Other direct MYC-targeting strategies aim to destabilize MYC by promoting its degradation. One such approach involves the small-molecule degrader WBC100, which targets MYC proteostasis rather than dimerization. However, for MYC, this strategy is challenging due to the protein’s inherently short half-life and continuous synthesis in cancer cells, which could necessitate frequent or sustained dosing of any therapy that relies solely on MYC degradation. In preclinical models, oral WBC100 administration markedly reduced MYC protein levels, inhibited tumor growth, and prolonged survival without notable toxicity (307). The compound is currently being evaluated in a Phase I clinical trial for patients with advanced solid tumors overexpressing c-MYC. To date, however, no clinical data or evidence regarding its potential effects on the tumor immune microenvironment have been reported.

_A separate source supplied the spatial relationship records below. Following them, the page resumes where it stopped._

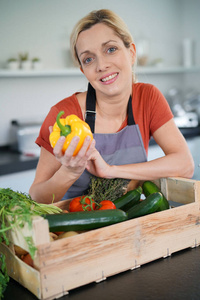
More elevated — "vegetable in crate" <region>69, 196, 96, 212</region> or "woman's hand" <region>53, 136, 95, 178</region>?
"woman's hand" <region>53, 136, 95, 178</region>

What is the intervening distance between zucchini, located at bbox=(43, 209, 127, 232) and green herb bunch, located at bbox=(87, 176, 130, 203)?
1.06ft

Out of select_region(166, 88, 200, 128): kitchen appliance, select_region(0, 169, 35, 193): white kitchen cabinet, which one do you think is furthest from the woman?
select_region(166, 88, 200, 128): kitchen appliance

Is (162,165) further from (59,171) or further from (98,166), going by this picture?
(59,171)

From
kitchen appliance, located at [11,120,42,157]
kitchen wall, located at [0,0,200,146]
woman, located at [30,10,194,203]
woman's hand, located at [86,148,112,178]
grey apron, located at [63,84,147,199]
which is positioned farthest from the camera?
kitchen wall, located at [0,0,200,146]

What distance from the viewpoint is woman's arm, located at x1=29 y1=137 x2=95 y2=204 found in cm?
123

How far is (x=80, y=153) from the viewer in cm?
124

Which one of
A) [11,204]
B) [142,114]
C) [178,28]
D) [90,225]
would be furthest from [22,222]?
[178,28]

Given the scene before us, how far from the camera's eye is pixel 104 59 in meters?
1.69

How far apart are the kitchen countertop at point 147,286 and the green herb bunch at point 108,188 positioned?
1.24 ft

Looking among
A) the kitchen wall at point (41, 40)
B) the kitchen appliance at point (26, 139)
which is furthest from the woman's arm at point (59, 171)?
the kitchen wall at point (41, 40)

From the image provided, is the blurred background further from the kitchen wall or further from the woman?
the woman

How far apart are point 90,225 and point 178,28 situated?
14.5 feet

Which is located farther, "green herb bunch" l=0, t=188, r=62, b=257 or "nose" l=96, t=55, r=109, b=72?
"nose" l=96, t=55, r=109, b=72

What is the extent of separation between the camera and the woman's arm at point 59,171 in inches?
48.4
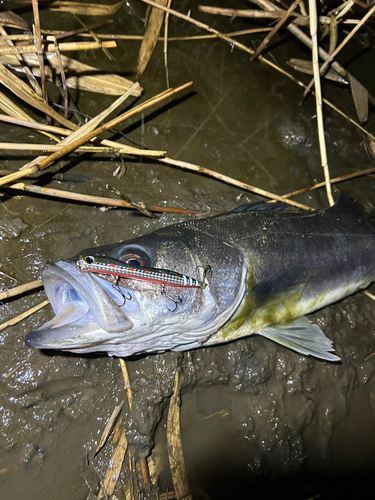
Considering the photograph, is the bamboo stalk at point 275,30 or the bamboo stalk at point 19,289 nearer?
the bamboo stalk at point 19,289

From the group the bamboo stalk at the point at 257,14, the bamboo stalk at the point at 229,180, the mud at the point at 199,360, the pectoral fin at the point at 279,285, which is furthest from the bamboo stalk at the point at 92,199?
the bamboo stalk at the point at 257,14

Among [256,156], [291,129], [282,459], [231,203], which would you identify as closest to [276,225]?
[231,203]

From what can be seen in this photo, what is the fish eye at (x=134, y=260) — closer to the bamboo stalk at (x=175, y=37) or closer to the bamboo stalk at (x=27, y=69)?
the bamboo stalk at (x=27, y=69)

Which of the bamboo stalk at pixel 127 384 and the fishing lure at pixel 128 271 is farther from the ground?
the fishing lure at pixel 128 271

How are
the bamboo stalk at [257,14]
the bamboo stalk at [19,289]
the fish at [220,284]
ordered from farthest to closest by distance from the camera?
the bamboo stalk at [257,14] < the bamboo stalk at [19,289] < the fish at [220,284]

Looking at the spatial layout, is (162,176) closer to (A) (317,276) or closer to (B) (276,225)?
(B) (276,225)

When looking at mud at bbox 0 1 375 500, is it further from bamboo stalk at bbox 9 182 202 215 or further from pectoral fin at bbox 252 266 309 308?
pectoral fin at bbox 252 266 309 308

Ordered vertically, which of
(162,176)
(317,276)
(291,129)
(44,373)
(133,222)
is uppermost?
(291,129)
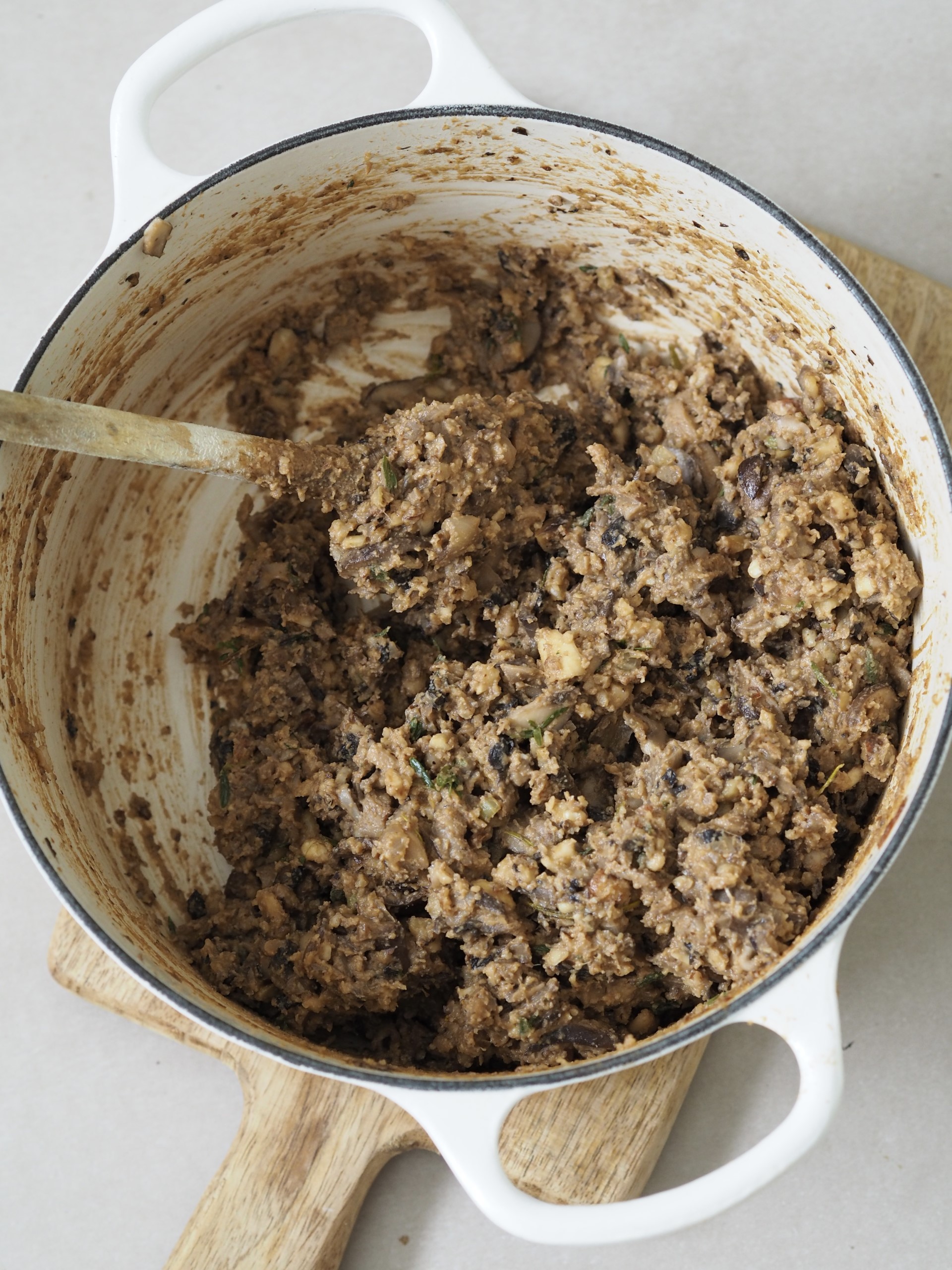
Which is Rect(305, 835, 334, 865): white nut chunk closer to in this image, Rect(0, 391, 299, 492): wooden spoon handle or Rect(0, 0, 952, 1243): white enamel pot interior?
Rect(0, 0, 952, 1243): white enamel pot interior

Alternative strategies to inhibit MYC focus on blocking its mRNA translation using antisense oligonucleotides or RNA interference (RNAi) technologies such as siRNA or shRNA. Among these, DCR-MYC, a MYC-targeting siRNA, advanced to Phase I/II clinical trials but was discontinued due to insufficient gene-silencing efficacy (308). Although the immunological effects of MYC-targeted RNA therapies have not been directly characterized, MYC silencing is expected to indirectly enhance antitumor immunity by reversing MYC-driven immunosuppression. Thus, future studies integrating RNA-based MYC inhibition with immune checkpoint blockade could provide valuable insights into their potential immunomodulatory synergy.

While this review focuses on the immunomodulatory effects of MYC inhibition, it is important to note that many of the compounds discussed above also impact classical tumor-intrinsic mechanisms of oncogenesis induced by MYC. MYC-targeted therapies can suppress proliferation, induce apoptosis, and impair metabolic programs that are critical for tumor growth and survival. For example, CDK7/9 inhibitors, Aurora kinase A inhibitors, and direct MYC inhibitors such as Omomyc not only enhance tumor immunogenicity but also reduce MYC-driven transcriptional amplification of genes involved in cell cycle progression, ribosome biogenesis, and DNA replication. However, the extent to which each strategy affects the full spectrum of MYC functions varies, reflecting differences in mechanism of action and target specificity. Understanding how MYC inhibition balances tumor-intrinsic and immune-mediated effects will be crucial for choosing the most optimal combination therapies.